On the other hand, if we really look at it in America, it's a somewhat absurd notion here because nobody can entirely invent themselves. We all have to answer to history, to our history into which we're born. The families we’re born into, the nations we're born into and their particular histories. And so as Americans we're always toggling between those two things. As Jews, we toggle between those two things in a deep sense in that you take a place like Israel, it's a country that's only seventy years old, but on land where there's been a history for many, many, many thousands of years that keeps coming to the surface, literally in the dirt, in archaeology, but in in countless other ways as well. 

And so that struggle, like in the collection ‘Zusya on the Roof’ is very much about.
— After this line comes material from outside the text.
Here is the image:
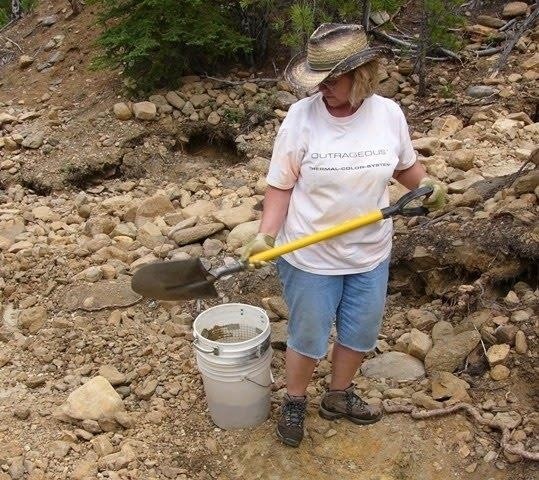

What does it mean to be a person who has bent oneself to duty, to serving tradition, serving one's history? The protagonist is a professor of Jewish history who is nearing the end of his life, nearly died of stomach cancer but comes back to life just as his grandson is born. And he wants, he imagines or fantasizes for him a life without that. What would it be to be born into a moment, in which one could be free to become whatever one wanted to be, without the crushing forces of one's familial and historical background?”

CORRECTION: A previous version of this story misstated the title of the book “Zusya on the Roof." This post has been updated and we regret the error.